Information provided ->
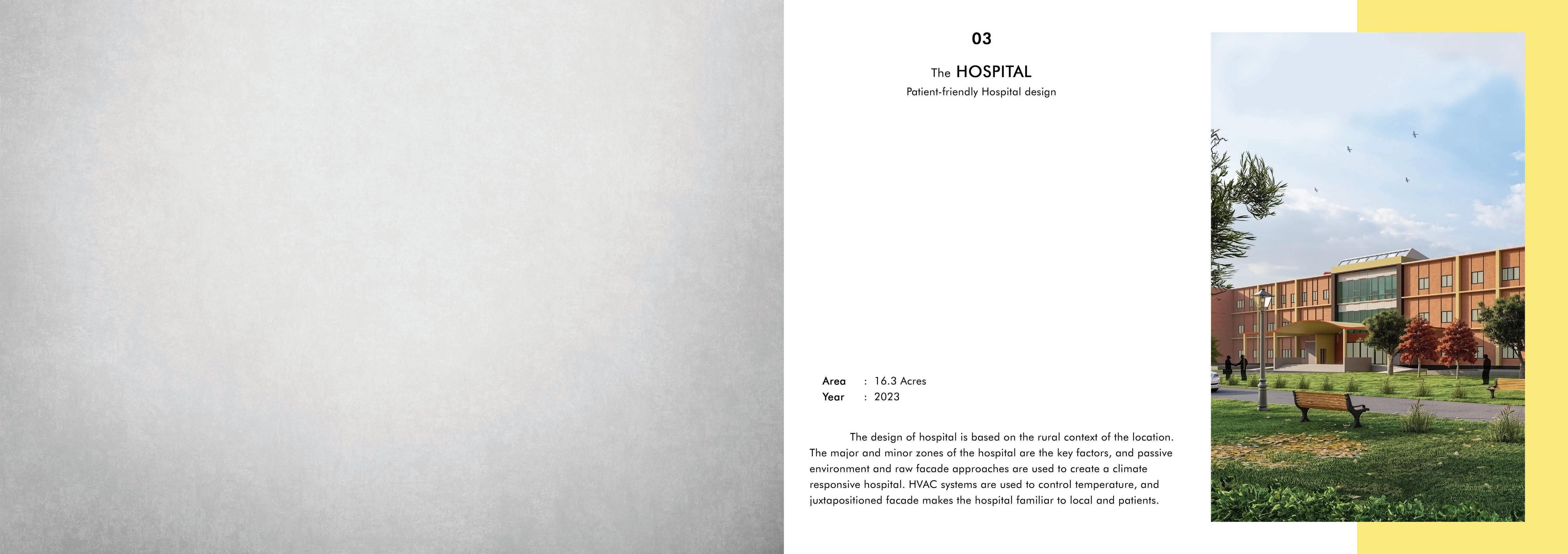 03

The HOSPITAL

Patient-friendly Hospital design

Area : 16.3 Acres
Year : 2023

The design of hospital is based on the rural context of the location. The major and minor zones of the hospital are the key factors, and passive environment and raw facade approaches are used to create a climate responsive hospital. HVAC systems are used to control temperature, and juxtapositioned facade makes the hospital familiar to local and patients.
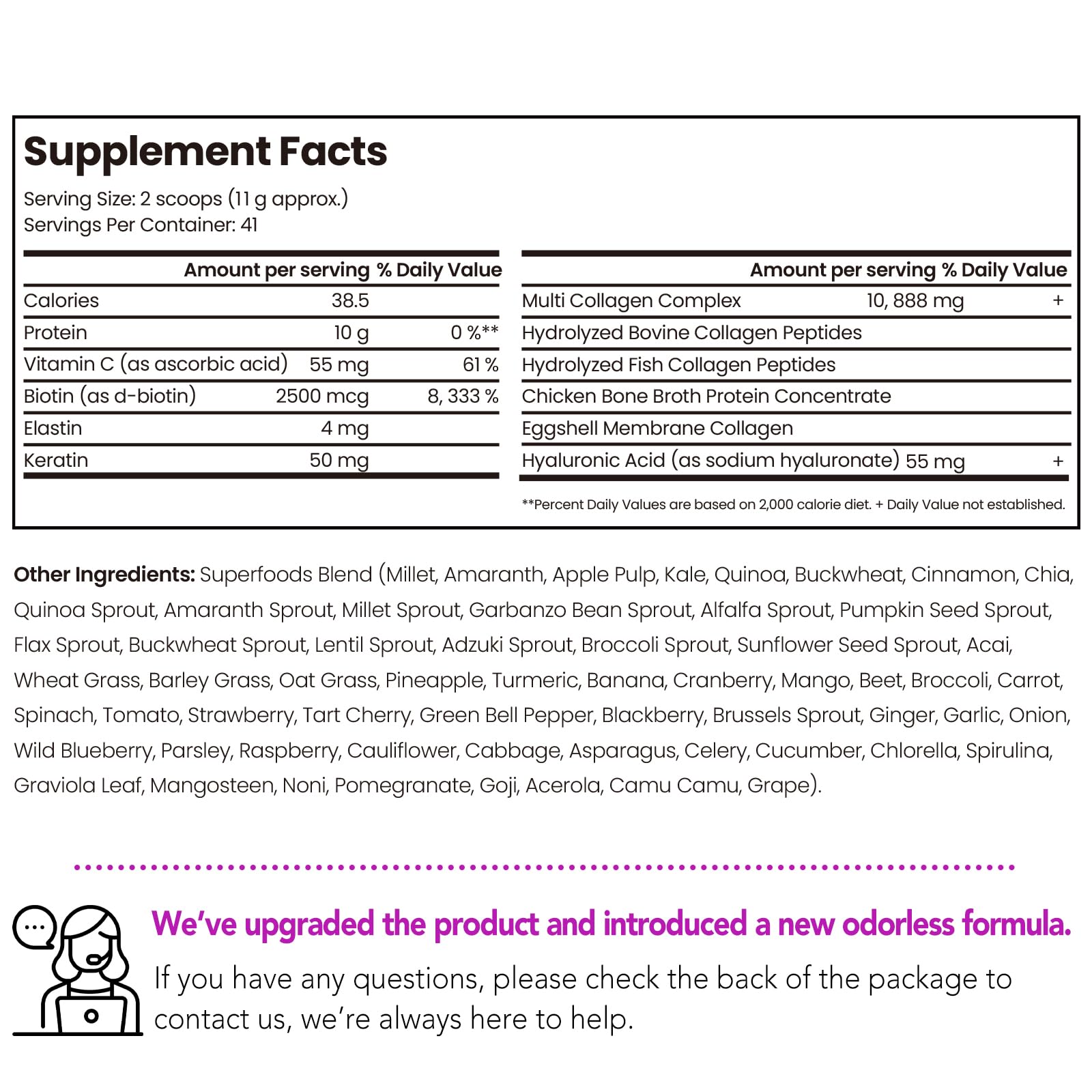 Supplement Facts

Serving Size: 2 scoops (11 g approx.)
Servings Per Container: 41

| | Amount per serving | % Daily Value |
|---|---|---|
| Calories | 38.5 | |
| Protein | 10 g | 0 %** |
| Vitamin C (as ascorbic acid) | 55 mg | 61 % |
| Biotin (as d-biotin) | 2500 mcg | 8, 333 % |
| Elastin | 4 mg | |
| Keratin | 50 mg | |

| | Amount per serving | % Daily Value |
|---|---|---|
| Multi Collagen Complex | 10, 888 mg | + |
| Hydrolyzed Bovine Collagen Peptides | | |
| Hydrolyzed Fish Collagen Peptides | | |
| Chicken Bone Broth Protein Concentrate | | |
| Eggshell Membrane Collagen | | |
| Hyaluronic Acid (as sodium hyaluronate) | 55 mg | + |

**Percent Daily Values are based on 2,000 calorie diet. + Daily Value not established.

Other Ingredients: Superfoods Blend (Millet, Amaranth, Apple Pulp, Kale, Quinoa, Buckwheat, Cinnamon, Chia, Quinoa Sprout, Amaranth Sprout, Millet Sprout, Garbanzo Bean Sprout, Alfalfa Sprout, Pumpkin Seed Sprout, Flax Sprout, Buckwheat Sprout, Lentil Sprout, Adzuki Sprout, Broccoli Sprout, Sunflower Seed Sprout, Acai, Wheat Grass, Barley Grass, Oat Grass, Pineapple, Turmeric, Banana, Cranberry, Mango, Beet, Broccoli, Carrot, Spinach, Tomato, Strawberry, Tart Cherry, Green Bell Pepper, Blackberry, Brussels Sprout, Ginger, Garlic, Onion, Wild Blueberry, Parsley, Raspberry, Cauliflower, Cabbage, Asparagus, Celery, Cucumber, Chlorella, Spirulina, Graviola Leaf, Mangosteen, Noni, Pomegranate, Goji, Acerola, Camu Camu, Grape).

We've upgraded the product and introduced a new odorless formula.

If you have any questions, please check the back of the package to contact us, we're always here to help.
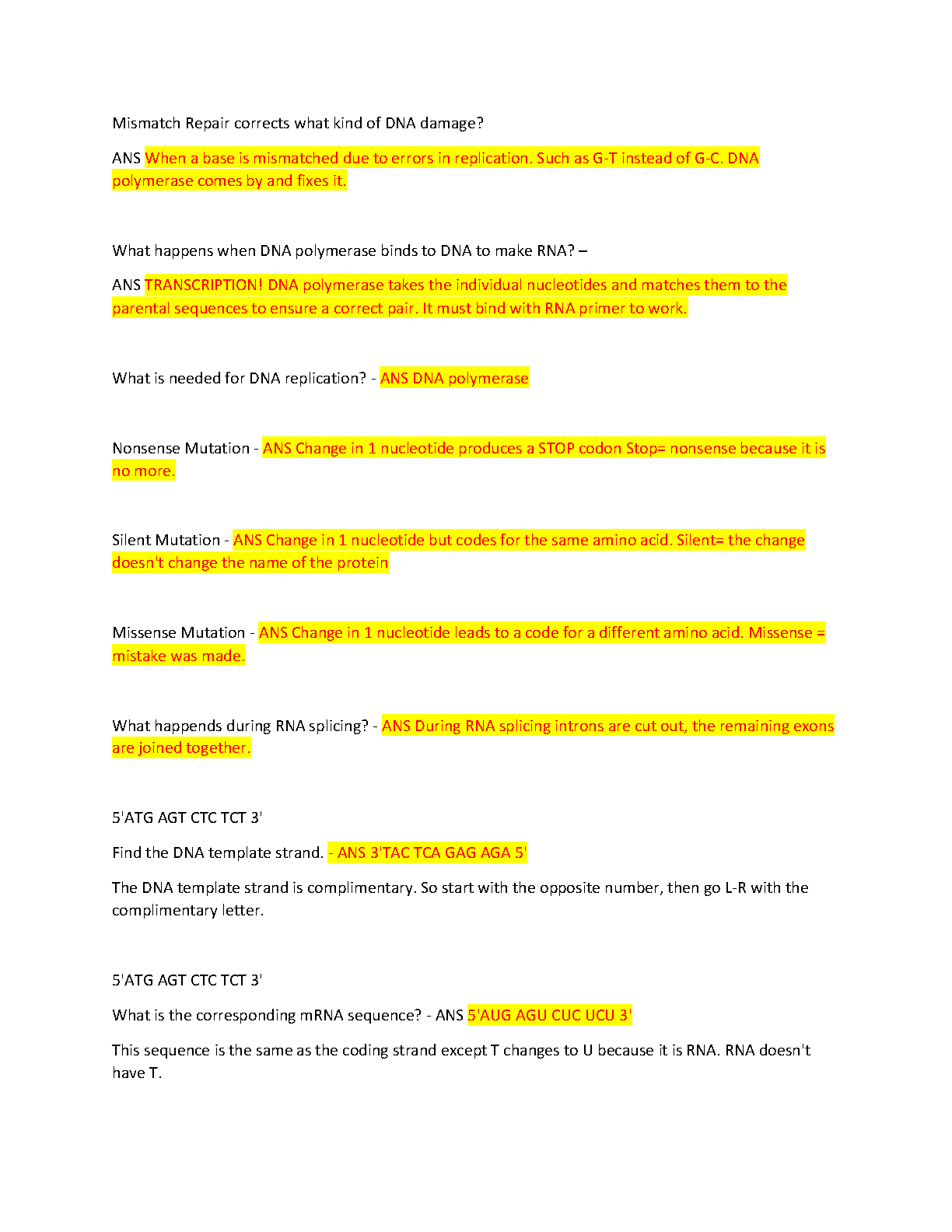 Mismatch Repair corrects what kind of DNA damage?

ANS When a base is mismatched due to errors in replication. Such as G-T instead of G-C. DNA polymerase comes by and fixes it.

What happens when DNA polymerase binds to DNA to make RNA? –

ANS TRANSCRIPTION! DNA polymerase takes the individual nucleotides and matches them to the parental sequences to ensure a correct pair. It must bind with RNA primer to work.

What is needed for DNA replication? - ANS DNA polymerase

Nonsense Mutation - ANS Change in 1 nucleotide produces a STOP codon Stop= nonsense because it is no more.

Silent Mutation - ANS Change in 1 nucleotide but codes for the same amino acid. Silent= the change doesn't change the name of the protein

Missense Mutation - ANS Change in 1 nucleotide leads to a code for a different amino acid. Missense = mistake was made.

What happends during RNA splicing? - ANS During RNA splicing introns are cut out, the remaining exons are joined together.

5'ATG AGT CTC TCT 3'

Find the DNA template strand. - ANS 3'TAC TCA GAG AGA 5'

The DNA template strand is complimentary. So start with the opposite number, then go L-R with the complimentary letter.

5'ATG AGT CTC TCT 3'

What is the corresponding mRNA sequence? - ANS 5'AUG AGU CUC UCU 3'

This sequence is the same as the coding strand except T changes to U because it is RNA. RNA doesn't have T.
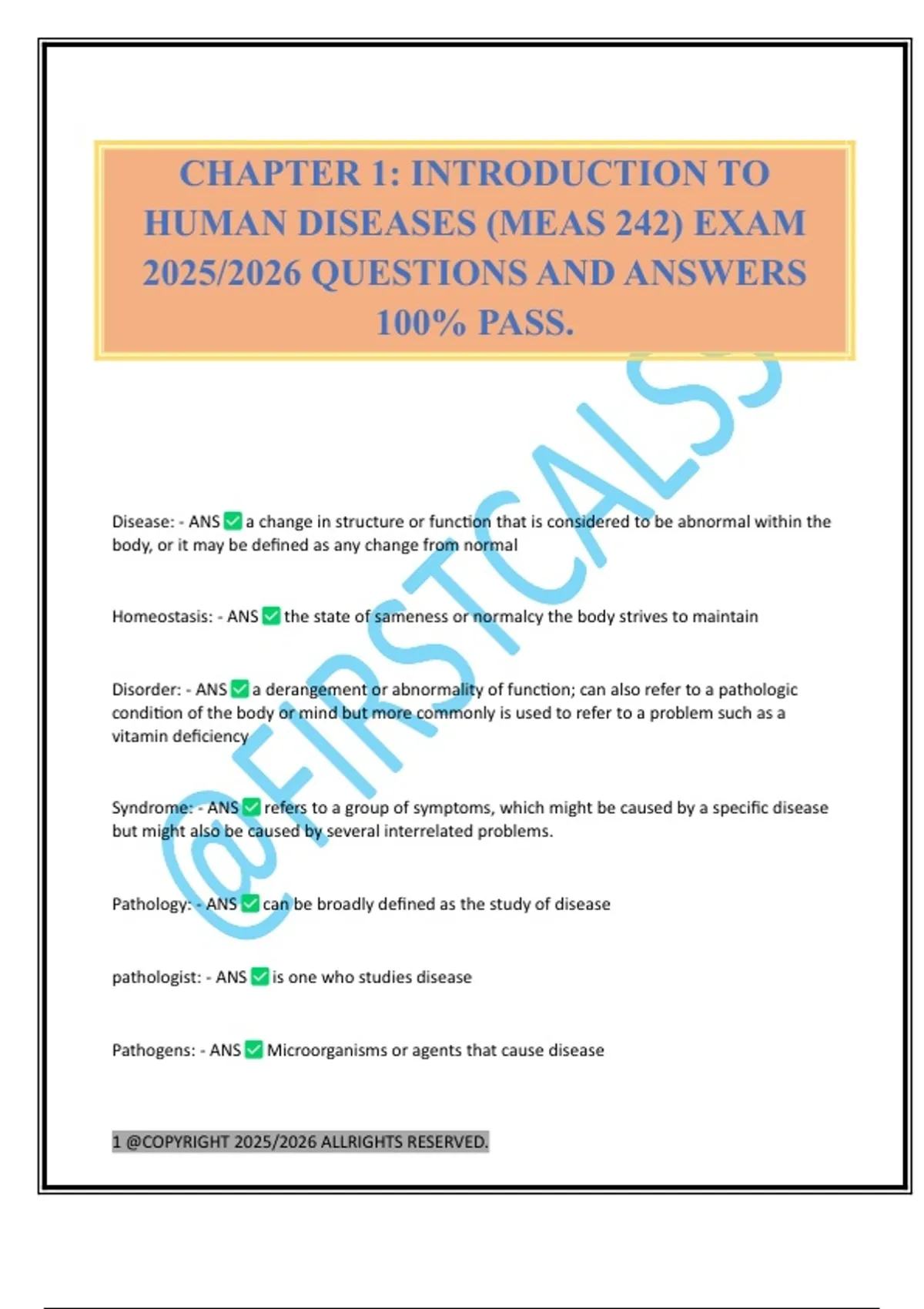 CHAPTER 1: INTRODUCTION TO HUMAN DISEASES (MEAS 242) EXAM 2025/2026 QUESTIONS AND ANSWERS 100% PASS.

@FIRSTCALSS

Disease: - ANS ✅ a change in structure or function that is considered to be abnormal within the body, or it may be defined as any change from normal

Homeostasis: - ANS ✅ the state of sameness or normalcy the body strives to maintain

Disorder: - ANS ✅ a derangement or abnormality of function; can also refer to a pathologic condition of the body or mind but more commonly is used to refer to a problem such as a vitamin deficiency

Syndrome: - ANS ✅ refers to a group of symptoms, which might be caused by a specific disease but might also be caused by several interrelated problems.

Pathology: - ANS ✅ can be broadly defined as the study of disease

pathologist: - ANS ✅ is one who studies disease

Pathogens: - ANS ✅ Microorganisms or agents that cause disease

1 @COPYRIGHT 2025/2026 ALLRIGHTS RESERVED.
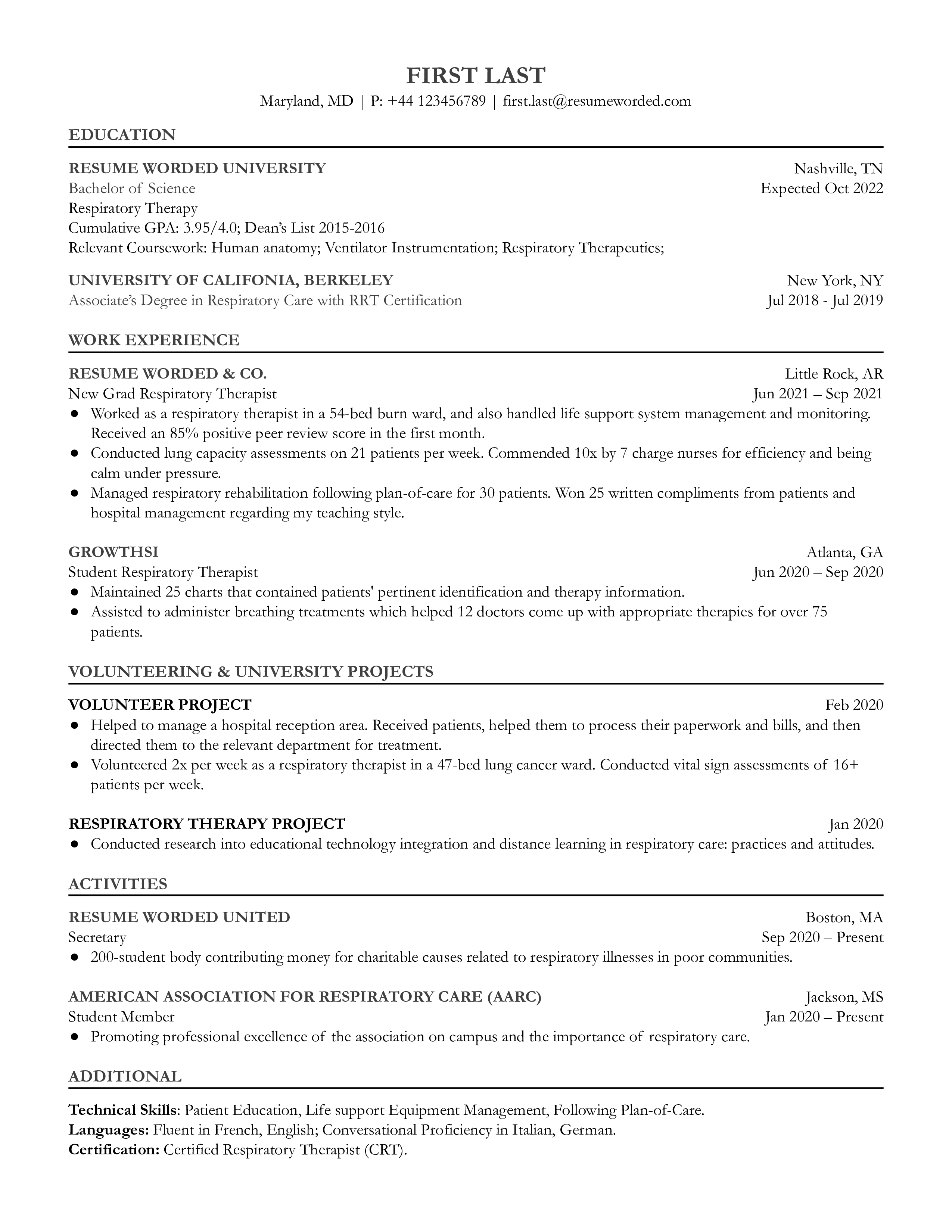 FIRST LAST
Maryland, MD | P: +44 123456789 | first.last@resumeworded.com

EDUCATION

RESUME WORDED UNIVERSITY
Nashville, TN
Bachelor of Science
Expected Oct 2022
Respiratory Therapy
Cumulative GPA: 3.95/4.0; Dean's List 2015-2016
Relevant Coursework: Human anatomy; Ventilator Instrumentation; Respiratory Therapeutics;

UNIVERSITY OF CALIFONIA, BERKELEY
New York, NY
Associate's Degree in Respiratory Care with RRT Certification
Jul 2018 - Jul 2019

WORK EXPERIENCE

RESUME WORDED & CO.
Little Rock, AR
New Grad Respiratory Therapist
Jun 2021 – Sep 2021
● Worked as a respiratory therapist in a 54-bed burn ward, and also handled life support system management and monitoring. Received an 85% positive peer review score in the first month.
● Conducted lung capacity assessments on 21 patients per week. Commended 10x by 7 charge nurses for efficiency and being calm under pressure.
● Managed respiratory rehabilitation following plan-of-care for 30 patients. Won 25 written compliments from patients and hospital management regarding my teaching style.

GROWTHSI
Atlanta, GA
Student Respiratory Therapist
Jun 2020 – Sep 2020
● Maintained 25 charts that contained patients' pertinent identification and therapy information.
● Assisted to administer breathing treatments which helped 12 doctors come up with appropriate therapies for over 75 patients.

VOLUNTEERING & UNIVERSITY PROJECTS

VOLUNTEER PROJECT
Feb 2020
● Helped to manage a hospital reception area. Received patients, helped them to process their paperwork and bills, and then directed them to the relevant department for treatment.
● Volunteered 2x per week as a respiratory therapist in a 47-bed lung cancer ward. Conducted vital sign assessments of 16+ patients per week.

RESPIRATORY THERAPY PROJECT
Jan 2020
● Conducted research into educational technology integration and distance learning in respiratory care: practices and attitudes.

ACTIVITIES

RESUME WORDED UNITED
Boston, MA
Secretary
Sep 2020 – Present
● 200-student body contributing money for charitable causes related to respiratory illnesses in poor communities.

AMERICAN ASSOCIATION FOR RESPIRATORY CARE (AARC)
Jackson, MS
Student Member
Jan 2020 – Present
● Promoting professional excellence of the association on campus and the importance of respiratory care.

ADDITIONAL

Technical Skills: Patient Education, Life support Equipment Management, Following Plan-of-Care.
Languages: Fluent in French, English; Conversational Proficiency in Italian, German.
Certification: Certified Respiratory Therapist (CRT).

What you have to do -> All lines in the listing above with the string "defined" should be returned.

Response for this exercise ->
Disease: - ANS ✅ a change in structure or function that is considered to be abnormal within the body, or it may be defined as any change from normal
Pathology: - ANS ✅ can be broadly defined as the study of disease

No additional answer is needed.